- _EXCERPT TO READ_
● ● ● ● ● ● ●

I keep getting told something along the lines of, "We've got ten years."

Or, "The next ice age . . . "

Or, "We'll all be starving by . . . "

And this was back when I was a kid in the 1970s.

Seems to me that the problem is akin to slavery in America prior to 1865. They needed the slaves to run their economy, we need petro chemicals to run ours. We have alternatives, nuclear being the most effective at solving energy generation, desalinization (we have a water problem), and getting more electric vehicles on the roads. But then say, "nukes," and people freak out worse than the current problem.

As for wind and solar, up in DeKalb County, which served as the setting for Milo County in my own Tearing Down Tuesday stories, people are at each other's throats over wind turbines. Having visited the region a couple of years back . . .

The reality of the massive monstrosities, which have their own problems, I can see why people hate them.

So, I don't know, man. Seems to me, we're doomed to burn, because not only can no one agree on what the problem is, no one can agree on solutions, or if a solution is even needed.

John Birmingham mumbles...

Posted January 8
That's very defeatist Murph. It's not that people can't agree on solutions. People can't agree on anything. That's just human nature.

Sometimes that aspect of human nature leads to enjoyably unimportant distractions like "Who's the better starship captain; Kirk or Picard".

● ● ● ● ● ● ●

- _EXERCISE PROMPT_
Please answer these from the forum excerpt:
(a) In what decade was the writer a kid?
(b) Which real county served as the setting for Milo County?
(c) Which two starship captains does the reply name?
The data after this point are separate material, unrelated to the forum excerpt.

● ● ● ● ● ● ●

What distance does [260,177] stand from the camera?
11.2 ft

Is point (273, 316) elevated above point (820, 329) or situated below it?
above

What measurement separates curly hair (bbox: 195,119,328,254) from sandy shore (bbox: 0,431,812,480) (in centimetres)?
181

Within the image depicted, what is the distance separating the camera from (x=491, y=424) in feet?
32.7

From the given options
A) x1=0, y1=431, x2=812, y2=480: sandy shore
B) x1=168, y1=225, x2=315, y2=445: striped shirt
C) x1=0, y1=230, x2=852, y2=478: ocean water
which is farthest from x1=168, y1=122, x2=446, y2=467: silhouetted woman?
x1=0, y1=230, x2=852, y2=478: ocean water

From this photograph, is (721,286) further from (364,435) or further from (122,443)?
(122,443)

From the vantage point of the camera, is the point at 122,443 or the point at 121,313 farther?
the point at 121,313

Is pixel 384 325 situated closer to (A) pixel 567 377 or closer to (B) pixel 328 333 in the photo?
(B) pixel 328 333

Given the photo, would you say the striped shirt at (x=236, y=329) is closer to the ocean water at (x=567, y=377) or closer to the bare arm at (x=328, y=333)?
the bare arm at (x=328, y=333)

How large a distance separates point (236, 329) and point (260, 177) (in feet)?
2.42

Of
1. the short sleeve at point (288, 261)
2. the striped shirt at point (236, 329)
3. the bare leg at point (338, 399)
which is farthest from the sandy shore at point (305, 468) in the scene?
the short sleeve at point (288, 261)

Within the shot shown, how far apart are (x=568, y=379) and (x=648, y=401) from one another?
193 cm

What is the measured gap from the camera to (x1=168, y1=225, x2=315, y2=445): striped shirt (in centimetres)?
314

● ● ● ● ● ● ●

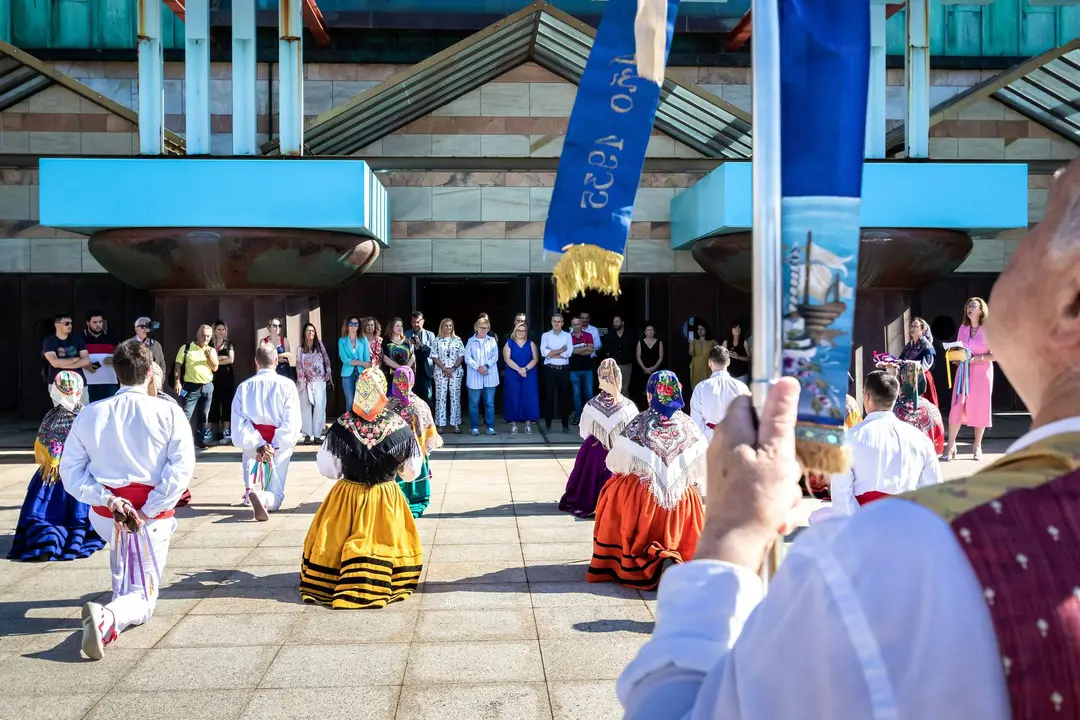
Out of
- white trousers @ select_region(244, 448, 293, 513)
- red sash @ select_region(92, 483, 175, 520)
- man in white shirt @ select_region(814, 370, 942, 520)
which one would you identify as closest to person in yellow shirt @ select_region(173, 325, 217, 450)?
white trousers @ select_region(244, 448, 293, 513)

● ● ● ● ● ● ●

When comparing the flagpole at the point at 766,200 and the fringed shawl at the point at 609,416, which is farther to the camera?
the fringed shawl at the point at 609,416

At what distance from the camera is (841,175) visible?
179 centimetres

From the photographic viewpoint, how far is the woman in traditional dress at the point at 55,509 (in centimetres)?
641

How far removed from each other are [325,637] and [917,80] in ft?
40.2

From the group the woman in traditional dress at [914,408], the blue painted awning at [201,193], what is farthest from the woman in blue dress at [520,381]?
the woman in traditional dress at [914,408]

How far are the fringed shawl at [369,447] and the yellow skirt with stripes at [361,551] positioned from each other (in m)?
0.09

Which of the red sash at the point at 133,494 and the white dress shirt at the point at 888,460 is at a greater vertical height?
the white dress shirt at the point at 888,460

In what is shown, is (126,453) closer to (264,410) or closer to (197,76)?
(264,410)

● ● ● ● ● ● ●

- _ANSWER BOX_
(a) The 1970s.
(b) DeKalb County.
(c) Kirk and Picard.